§ TAREFAS A REALIZAR:
**1.** Segundo o texto sobre o espaço e o tempo, qual obra inconclusa de Martin Heidegger retoma o pensar grego?
**2.** Transcreva sem alterações o trecho do texto sobre o espaço e o tempo que começa em "No transformismo de" e vai até "e efeitos adequados.", inclusive.
**3.** Prossiga a redação do texto sobre o espaço e o tempo a partir do ponto em que ele termina.

Alguns filósofos do século XVIII dedicaram grande parte de suas análises à intenção de explicar o espaço e o tempo. Recorreram, então, a toda escala da existência "subjetiva" e "objetiva". No aspecto "subjetivo" consideraram esses dois conceitos como produtos de percepção direta interior ou da percepção exterior. Outras vezes, como criações abstratas do pensamento, ou gerados por associações de ideias.

Do ponto de vista "objetivo", o espaço e o tempo foram considerados substantivamente, com existência independente ou ainda como relações objetivas entre as coisas. A busca de um desfecho entre essas diferentes correntes do filosofar será o pensamento dominante da primeira crítica kantiana.

Martin Heidegger, na obra inconclusa Ser e Tempo, retoma o pensar grego, a investigação do tempo finito originário. Procura, assim, assegurar a gênese das formas do tempo ligadas à existência cotidiana - tanto no seu aspecto objetivo quanto no subjetivo - que determina o tempo comum. Este, ao ser dependente das diferentes formas temporais, criadas pela temporalidade imprópria, é índice da infinitude e irá abarcar os entes intramundanos, possibilitando a impressão de que deles surgiu. Esta temporalidade, que Heidegger chama de intratemporal, é datável, é extensível e é significativa ao apresentar-se "na dança infindável dos momentos" e nos referenciais reguladores: o sol ou o relógio, por exemplo. A existência cotidiana é assim conduzida desta forma: nascimento e morte, criação e destruição. Ressurge, assim, a concepção grega de Cronos.

No transformismo de Lamarck (1744-1829), os seres obedecem a uma cadeia disposta em uma sequência linear do tempo. A série de mudanças é pensada por intermédio do contínuo do espaço. Para agrupar os corpos desse mundo não basta, pois, reconhecer-lhes simplesmente similitudes no espaço; necessário precisar-lhes a sucessão no tempo.

Deve-se observar que, para alguns pensadores do século XVIII, era o tempo da Terra com seus cataclismos, suas variações de calor e mutações, que perturbavam a ordem dos seres submetidas à monotonia de um multiplicar-se sem história. Para Lamarck, ao contrário, era o tempo próprio dos seres que criava a progressão dos viventes. O tempo das circunstâncias só ocasionalmente interferia com o tempo da Terra, permitindo aos seres adaptarem-se ao meio ambiente. Portanto, dois tempos independentes e separados, com propriedades e efeitos adequados.

§ MATERIAL:

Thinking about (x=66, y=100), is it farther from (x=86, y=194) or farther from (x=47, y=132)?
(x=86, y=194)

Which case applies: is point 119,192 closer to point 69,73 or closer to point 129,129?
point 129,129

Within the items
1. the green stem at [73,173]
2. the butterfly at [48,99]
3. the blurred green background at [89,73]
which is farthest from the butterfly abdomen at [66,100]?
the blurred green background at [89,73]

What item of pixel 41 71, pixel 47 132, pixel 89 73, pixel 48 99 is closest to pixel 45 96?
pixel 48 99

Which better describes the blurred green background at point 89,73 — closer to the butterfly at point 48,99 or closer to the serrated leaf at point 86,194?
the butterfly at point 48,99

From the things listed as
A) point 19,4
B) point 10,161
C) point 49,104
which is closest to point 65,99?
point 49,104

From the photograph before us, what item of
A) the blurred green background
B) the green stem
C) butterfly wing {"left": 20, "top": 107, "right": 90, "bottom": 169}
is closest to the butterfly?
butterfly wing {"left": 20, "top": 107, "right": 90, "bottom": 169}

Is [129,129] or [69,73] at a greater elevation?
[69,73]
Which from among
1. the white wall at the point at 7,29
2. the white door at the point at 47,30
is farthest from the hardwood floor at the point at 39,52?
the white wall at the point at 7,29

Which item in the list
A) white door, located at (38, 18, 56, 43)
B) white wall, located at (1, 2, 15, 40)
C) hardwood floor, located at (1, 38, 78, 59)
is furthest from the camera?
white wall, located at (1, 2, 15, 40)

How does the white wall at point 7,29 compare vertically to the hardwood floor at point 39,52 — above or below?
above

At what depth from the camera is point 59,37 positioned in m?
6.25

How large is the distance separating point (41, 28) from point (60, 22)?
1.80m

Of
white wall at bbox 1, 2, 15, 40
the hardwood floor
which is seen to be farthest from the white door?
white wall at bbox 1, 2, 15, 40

§ RESPOSTAS FORNECIDAS:
**1.** Ser e Tempo.

**2.**
No transformismo de Lamarck (1744-1829), os seres obedecem a uma cadeia disposta em uma sequência linear do tempo. A série de mudanças é pensada por intermédio do contínuo do espaço. Para agrupar os corpos desse mundo não basta, pois, reconhecer-lhes simplesmente similitudes no espaço; necessário precisar-lhes a sucessão no tempo.

Deve-se observar que, para alguns pensadores do século XVIII, era o tempo da Terra com seus cataclismos, suas variações de calor e mutações, que perturbavam a ordem dos seres submetidas à monotonia de um multiplicar-se sem história. Para Lamarck, ao contrário, era o tempo próprio dos seres que criava a progressão dos viventes. O tempo das circunstâncias só ocasionalmente interferia com o tempo da Terra, permitindo aos seres adaptarem-se ao meio ambiente. Portanto, dois tempos independentes e separados, com propriedades e efeitos adequados.

**3.**
No século XIX, essa concepção sofre mudança, não pode haver mais que um tempo único para o conjunto do Universo. A história dos seres entrelaça-se inextrincavelmente com a Terra. Inaugura-se a era da Arqueologia e da Geologia.

O filósofo Fichte (1762-1814) afirmou em algum momento de sua vida: "Vê como nasce para ti o tempo, e verás como nasce tudo". Nos dias atuais, o astrofísico inglês Stephan Hawking, visando demonstrar a possibilidade da expansão do Universo e de um modelo do saber físico, afirma:

- Se conhecêssemos o estado inicial de nosso Universo, saberíamos toda sua história.

O tempo, então, pode ser apropriado de diferentes modos e com técnicas específicas, literárias, filosóficas ou científicas, funcionando muitas vezes como unificador dos elementos da hipótese com que se trabalha e se faz presente na aplicação prática que ela possa suscitar.

Hoje, a ciência física deixa claro muitas das ocorrências a que nosso planeta está submetido e as que nele se processam - por ação humana - são explicadas e detectadas de "pontos" fora da Terra. Isto vem determinando o povoamento acelerado do céu por artefatos criados pelo homem...

De diferentes maneiras, busca-se o tempo e dentre tantas, é provável que exista uma que explique quem é o homem e torne inteligível como ele irá comportar-se ao defrontar-se com o fim - início de muitas fábulas.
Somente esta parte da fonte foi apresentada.